--- What is needed ---
Reproduce, unaltered, the line with "common name: pale-winged trumpeter" along with every line that follows it in the records, up to the last.

──────

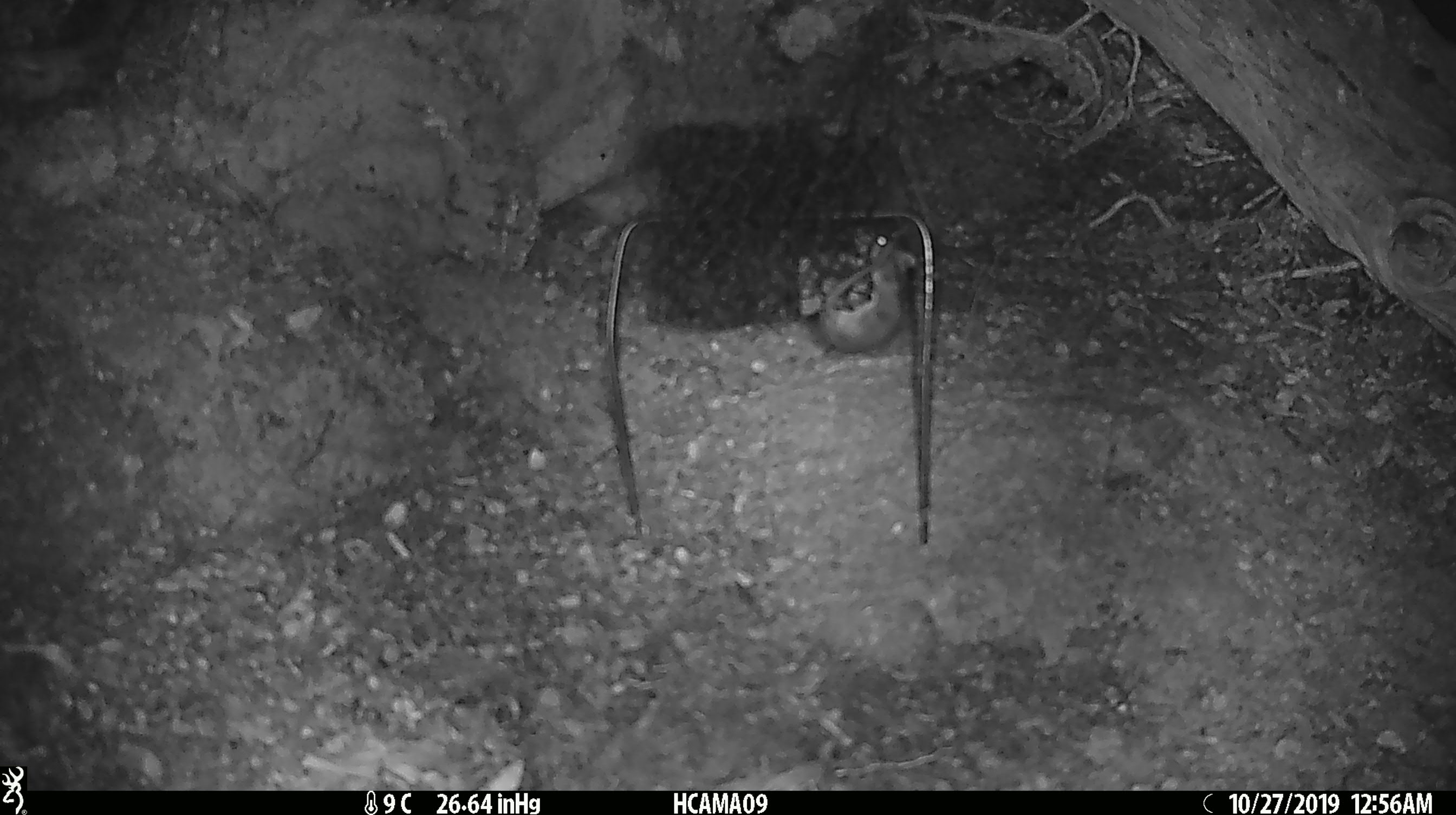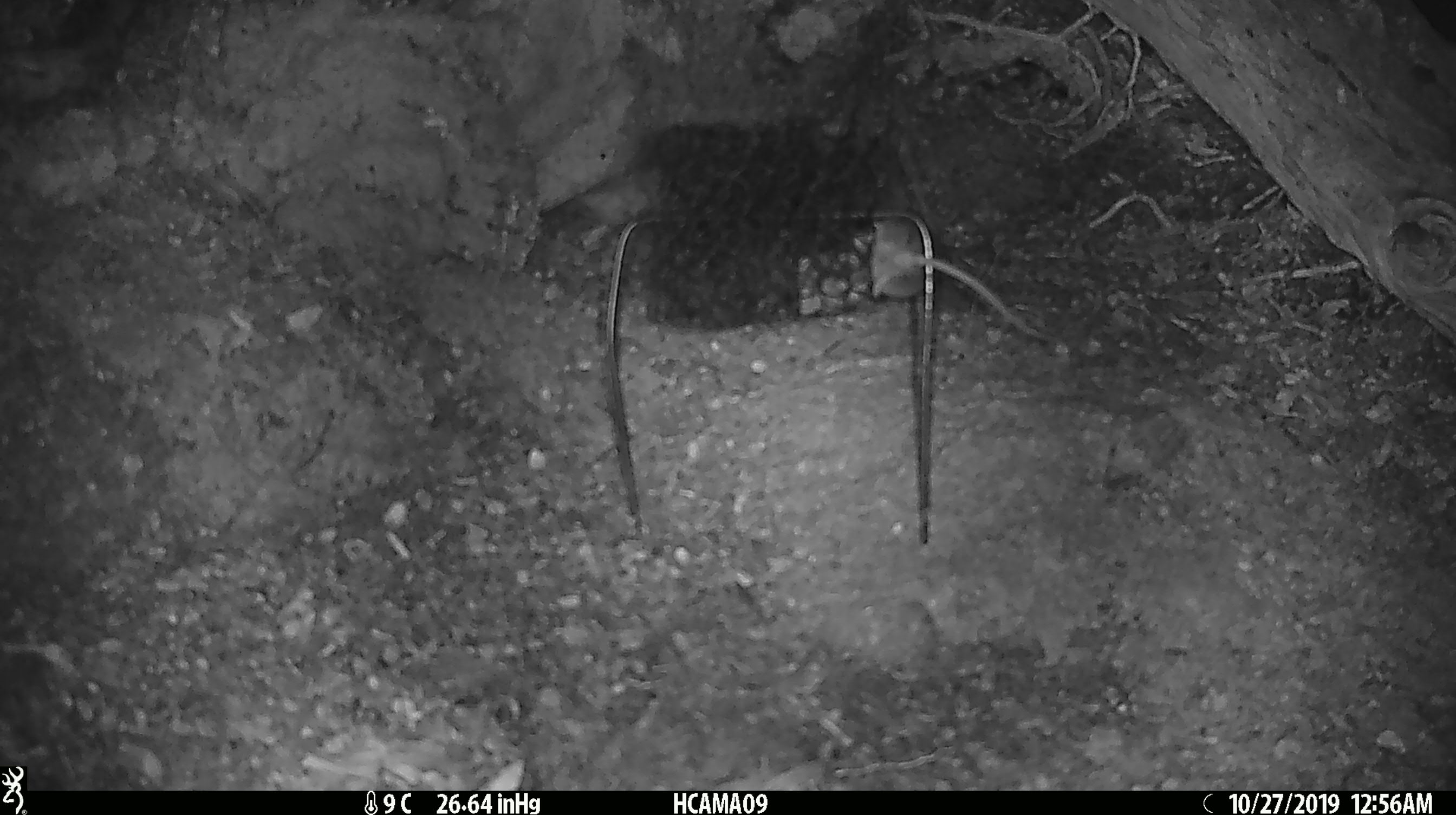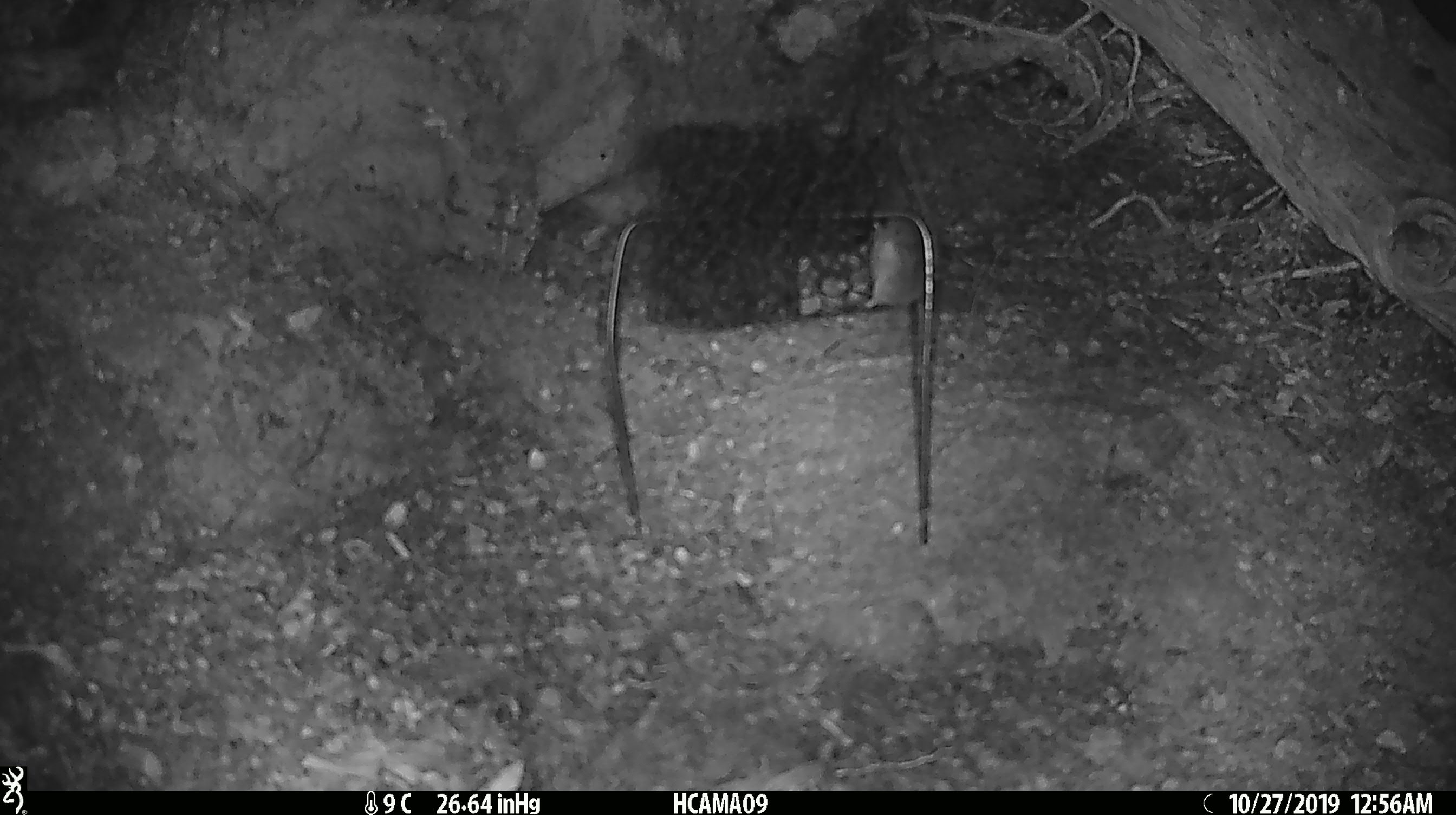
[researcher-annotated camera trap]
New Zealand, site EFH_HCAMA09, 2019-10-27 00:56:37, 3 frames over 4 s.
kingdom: Animalia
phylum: Chordata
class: Mammalia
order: Rodentia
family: Muridae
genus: Mus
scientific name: Mus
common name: mouse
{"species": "mouse (Mus)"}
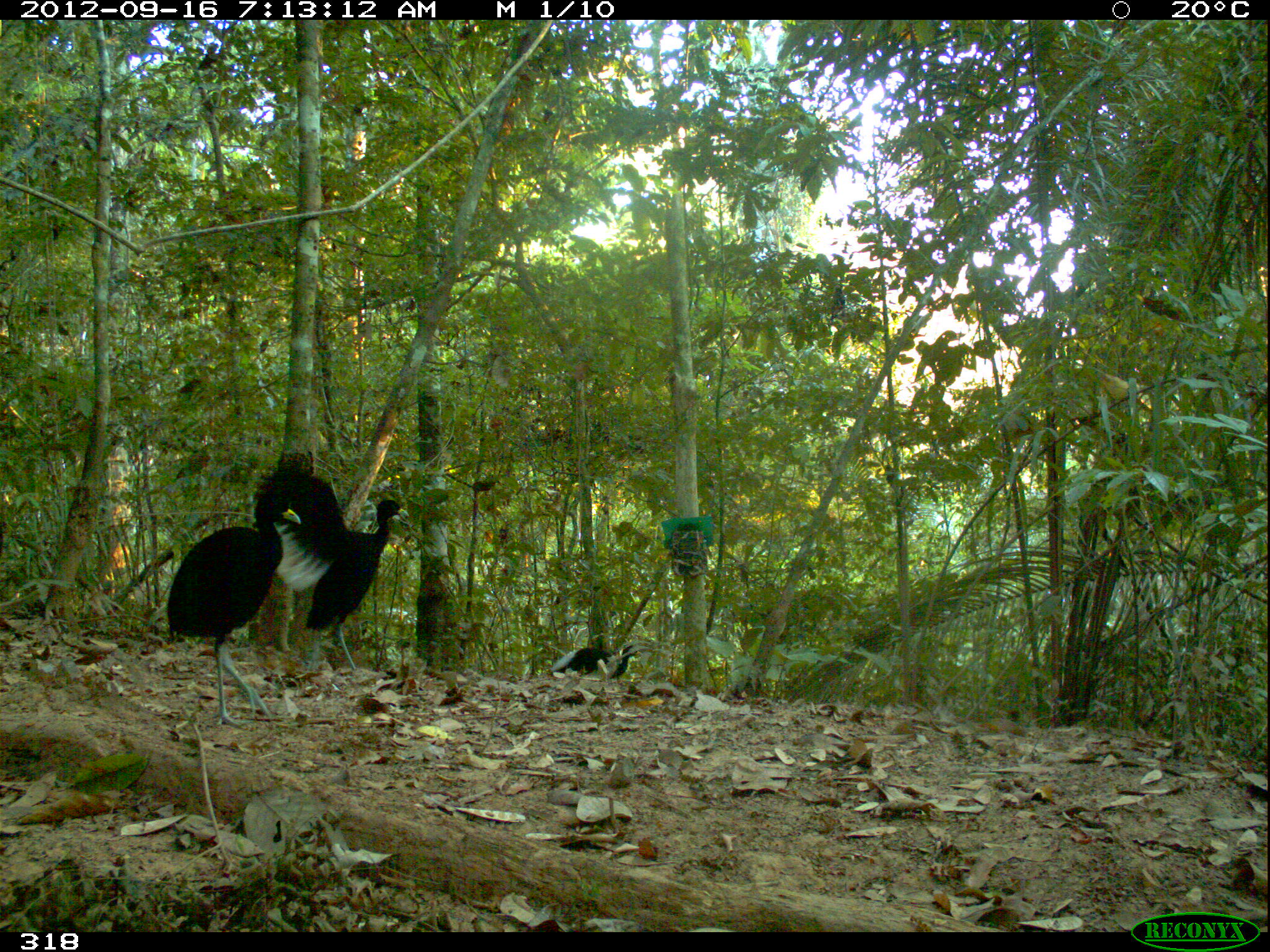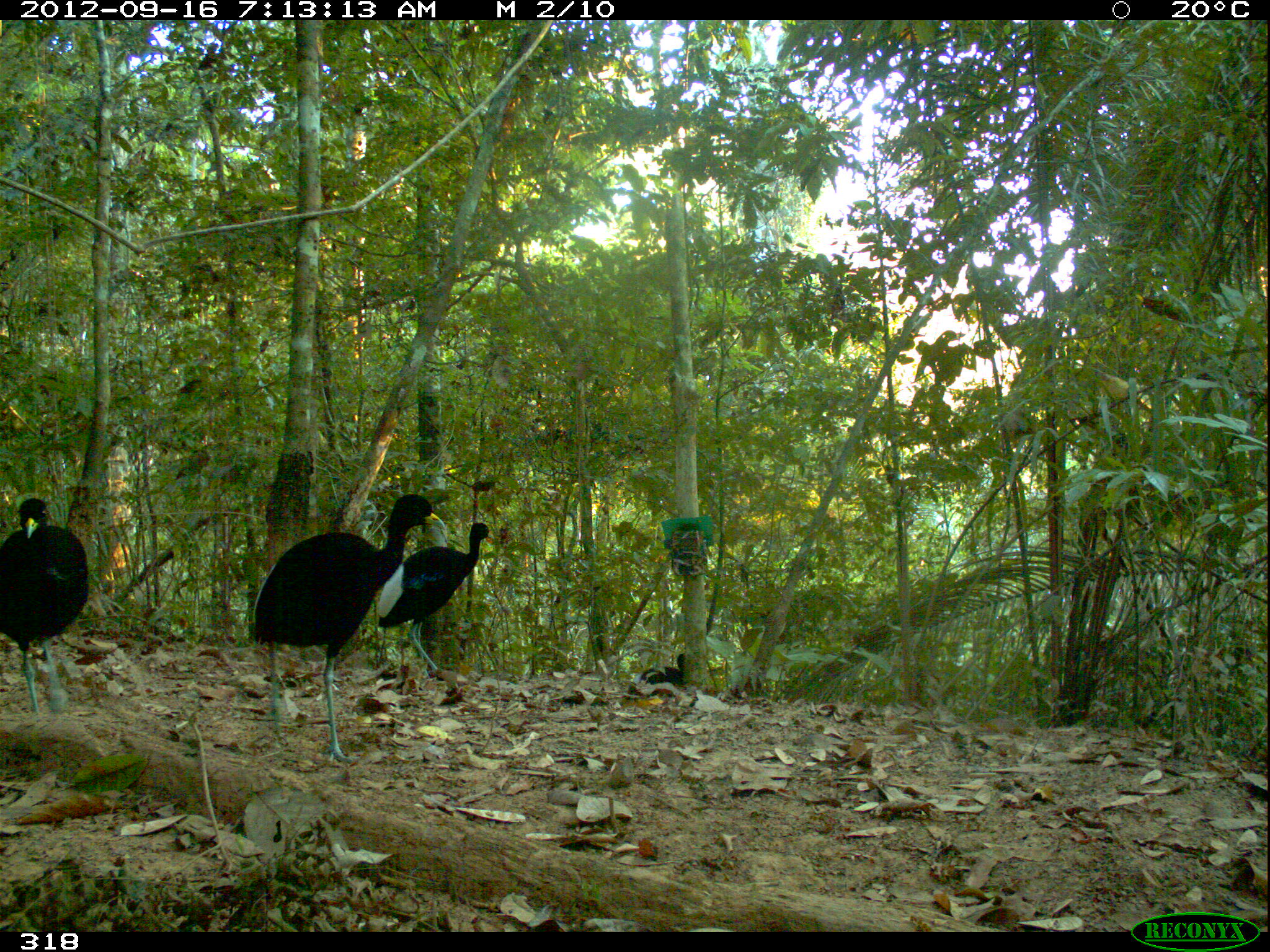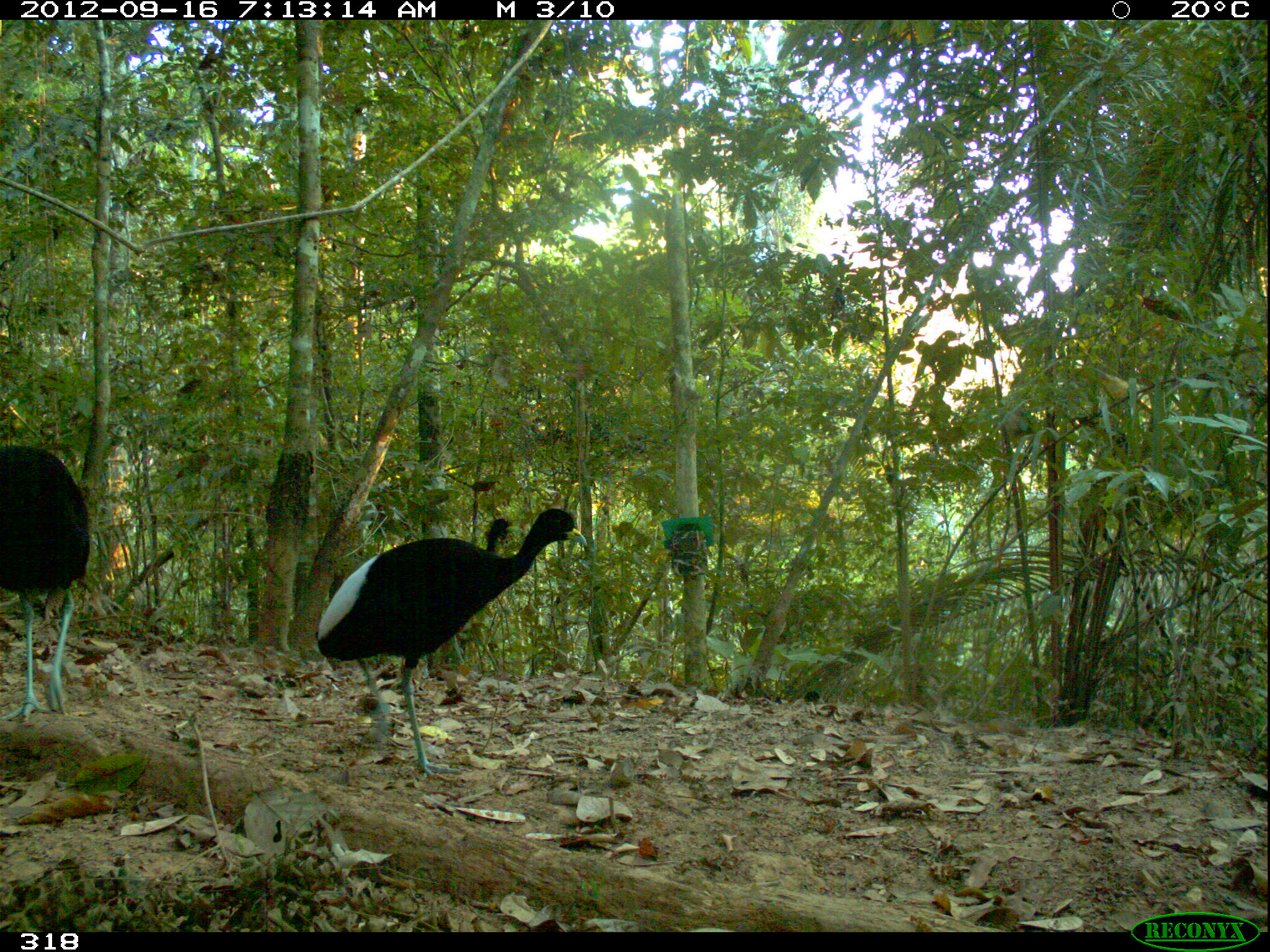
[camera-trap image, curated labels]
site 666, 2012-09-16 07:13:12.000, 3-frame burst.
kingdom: Animalia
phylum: Chordata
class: Aves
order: Gruiformes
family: Psophiidae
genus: Psophia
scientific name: Psophia leucoptera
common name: pale-winged trumpeter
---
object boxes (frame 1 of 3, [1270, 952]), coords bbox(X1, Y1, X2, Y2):
psophia leucoptera: bbox(163, 491, 302, 729); bbox(252, 463, 408, 675); bbox(545, 644, 642, 680)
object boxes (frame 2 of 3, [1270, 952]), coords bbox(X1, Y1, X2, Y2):
psophia leucoptera: bbox(248, 493, 445, 765); bbox(0, 496, 90, 721); bbox(374, 522, 494, 679); bbox(629, 653, 684, 697)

──────

--- Solution ---
common name: pale-winged trumpeter
---
object boxes (frame 1 of 3, [1270, 952]), coords bbox(X1, Y1, X2, Y2):
psophia leucoptera: bbox(163, 491, 302, 729); bbox(252, 463, 408, 675); bbox(545, 644, 642, 680)
object boxes (frame 2 of 3, [1270, 952]), coords bbox(X1, Y1, X2, Y2):
psophia leucoptera: bbox(248, 493, 445, 765); bbox(0, 496, 90, 721); bbox(374, 522, 494, 679); bbox(629, 653, 684, 697)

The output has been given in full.